Consider a 529 plan. 529 plans and education
savings accounts are still useful even for older children.
Just because your child is already in high school doesn't
mean you can't benefit from tax-advantaged college plans.
If your most recent Form 1040 shows income tax on interest,
dividends or capital gains distributions, you have the
chance to save taxes with a 529 plan or ESA even if
only for a few years. If your state offers a tax deduction
for contributions to its 529 plan, you might even benefit
by opening an account and immediately taking distributions
to pay college bills.
Invest tax-free whenever possible. If your child
will be attending a private or religious elementary
or secondary school, consider opening an education savings
account and contributing up to $2,000 per year. There
may be no better way to invest tax-free. If your child
still has money in the ESA after high school it can
then be used tax-free for college.
the right asset mix. Diversify between taxable and tax-free investments.

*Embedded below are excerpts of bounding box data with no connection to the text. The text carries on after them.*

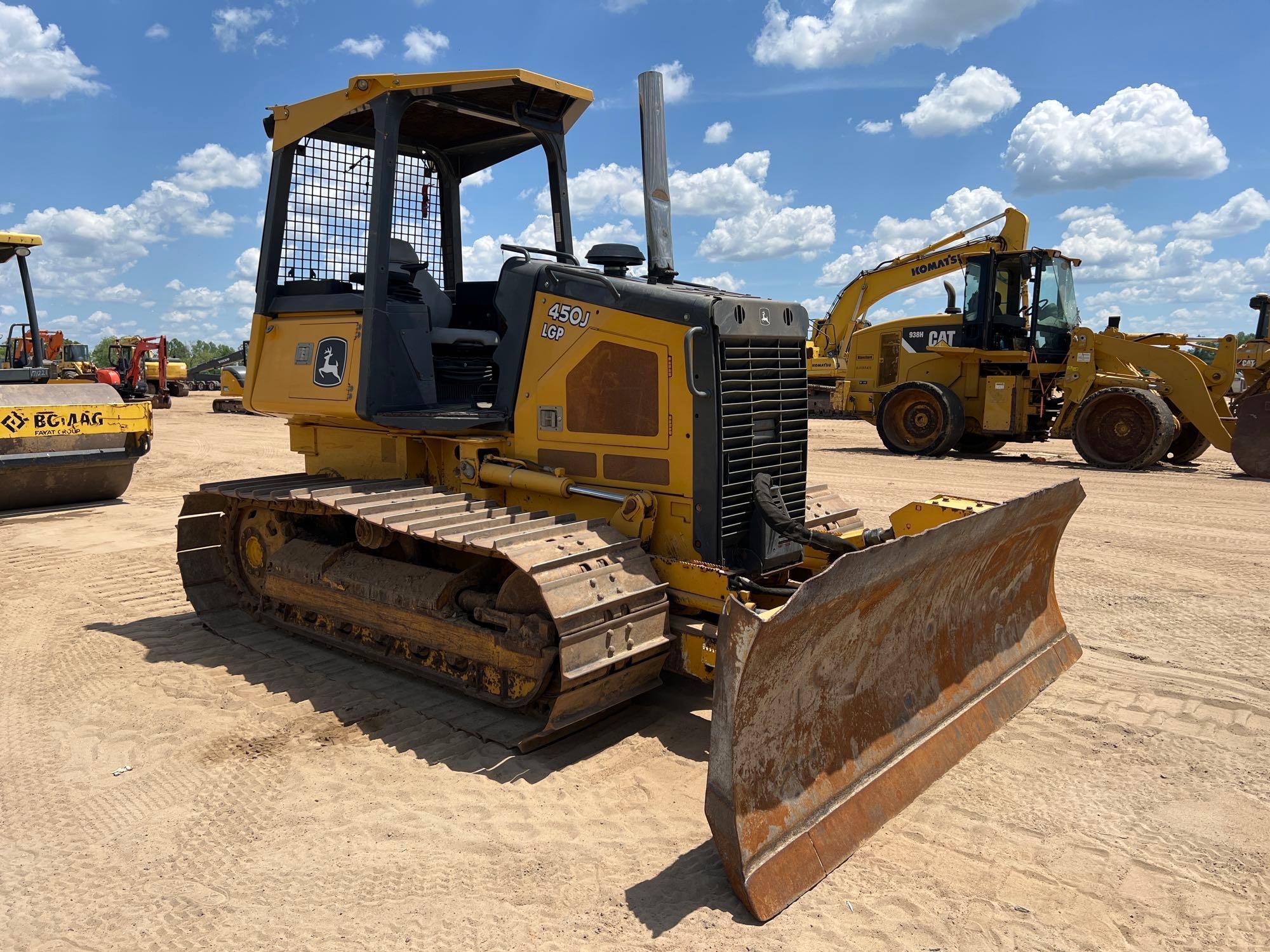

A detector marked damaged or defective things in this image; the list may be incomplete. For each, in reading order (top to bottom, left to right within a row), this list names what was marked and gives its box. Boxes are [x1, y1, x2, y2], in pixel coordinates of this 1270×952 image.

rusty bulldozer blade [1229, 388, 1270, 477]
rusty bulldozer blade [706, 480, 1082, 919]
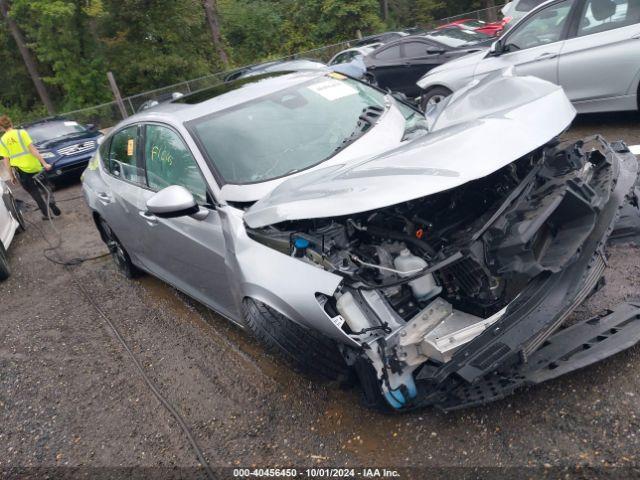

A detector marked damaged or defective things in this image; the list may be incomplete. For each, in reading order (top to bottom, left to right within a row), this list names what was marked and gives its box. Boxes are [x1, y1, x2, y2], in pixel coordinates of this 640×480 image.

silver damaged sedan [82, 69, 640, 410]
damaged car in background [84, 69, 640, 410]
bent hood [244, 71, 576, 229]
crushed front end [248, 137, 636, 410]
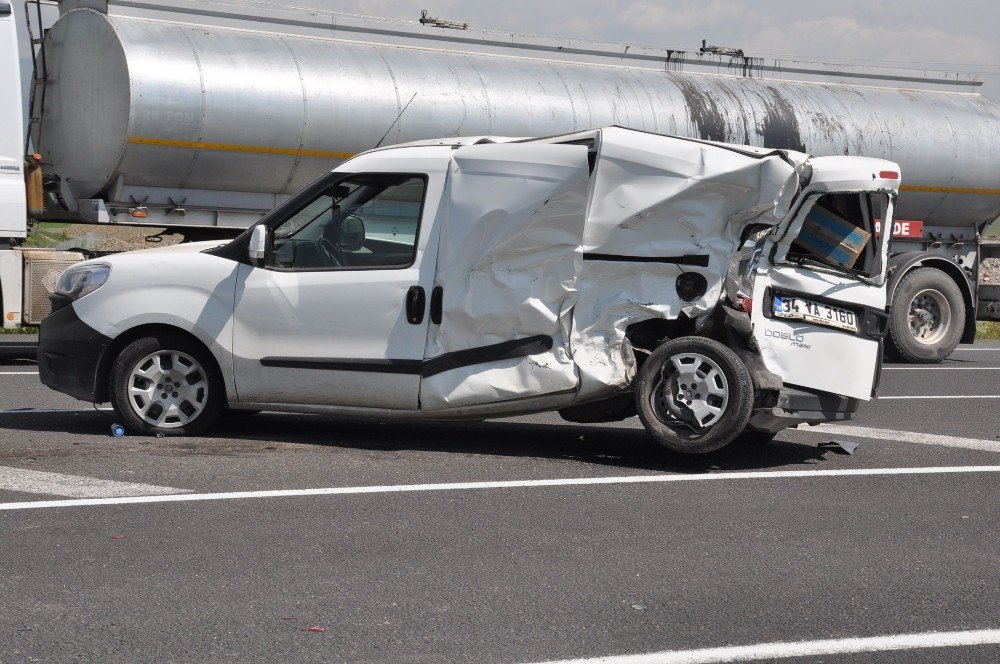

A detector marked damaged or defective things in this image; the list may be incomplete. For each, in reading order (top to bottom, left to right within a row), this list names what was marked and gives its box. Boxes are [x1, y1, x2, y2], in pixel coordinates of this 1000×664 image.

damaged white van [37, 127, 900, 454]
torn sheet metal [418, 127, 808, 410]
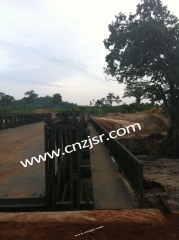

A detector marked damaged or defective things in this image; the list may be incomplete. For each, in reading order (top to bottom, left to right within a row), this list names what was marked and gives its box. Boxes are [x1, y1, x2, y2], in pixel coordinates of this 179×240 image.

rusty steel surface [0, 122, 45, 202]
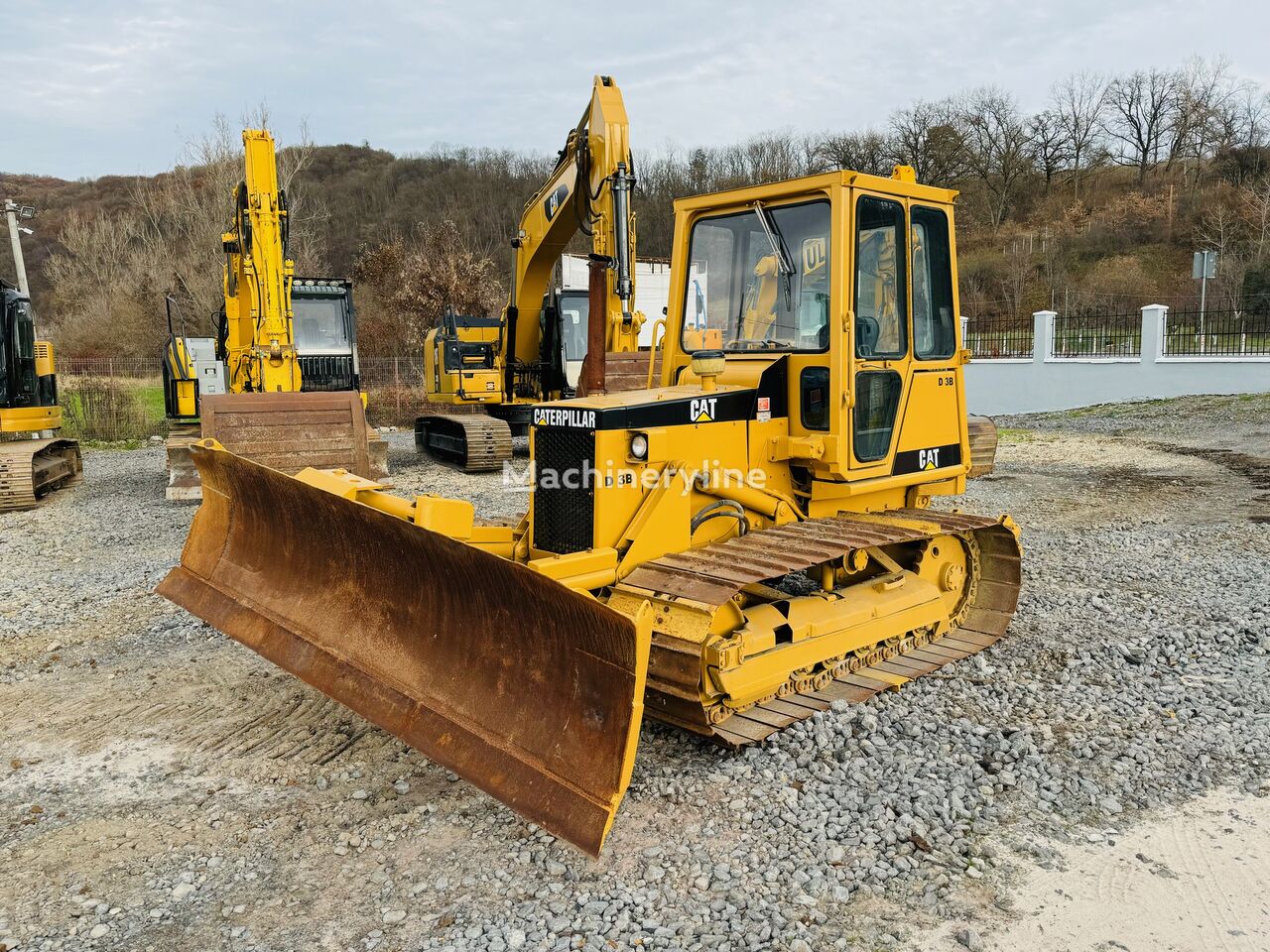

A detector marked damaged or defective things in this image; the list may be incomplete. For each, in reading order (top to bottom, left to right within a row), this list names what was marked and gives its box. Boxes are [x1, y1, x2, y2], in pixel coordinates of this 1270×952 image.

rusty blade edge [159, 563, 627, 861]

If you maintain a fully taxable investment portfolio and a 529 plan or ESA, consider
concentrating the growth portion of your investments in the taxable accounts and
the income-producing portion in your 529 account or ESA. Growth stocks and low-turnover
equity mutual funds are already tax-efficient and can take advantage of low capital
gains rates, while income-producing investments are less tax-efficient and can
benefit from the tax shelter of a 529 plan or ESA. Capital losses in a taxable
investment can also provide a tax benefit, while a 529 plan or ESA cannot produce
a capital loss.
Put the right person in control. Grandparents
using a 529 plan to save for a grandchild's college
education should open the account in their names if
they want to maintain control and retain the ability
to change the beneficiary to another grandchild. However,
if the grandparents prefer that the parent control the
account, they can simply make a contribution into the
parents' 529 account (assuming that particular 529 plan
accepts contributions from a nonowner). Another easy
way to "gift" a 529 plan contribution into
an account for a grandchild is to make the check out
in the name of the 529 plan and hand the check to the
parent who can make sure it is contributed on behalf
of your grandchild. For gift tax purposes, the grandparent
is still the one making the contribution and can make
the five-year averaging election discussed in Savingforcollege.com's
Family Guide to College Savings.
Consider professional assistance. We suggest
you consult with experienced and knowledgeable financial,
tax and/or legal advisers about all the matters discussed
on these pages. The issues are complex. Be aware that
for some financial advisers, 529 plans and ESAs are
a new phenomenon. If you are working with one, ask which
particular 529 plans are available through the adviser
and what makes one 529 plan better than another. In
interviewing prospective advisers you might even ask
whether they have opened their own 529 accounts. It
helps to know that the professional you are relying
on has personal experience with 529 plans.
Be flexible with your college planning. Programs and investments will continue
to evolve. Tax laws will change and so will your own circumstances. Review your
financial situation periodically and make adjustments whenever it seems appropriate.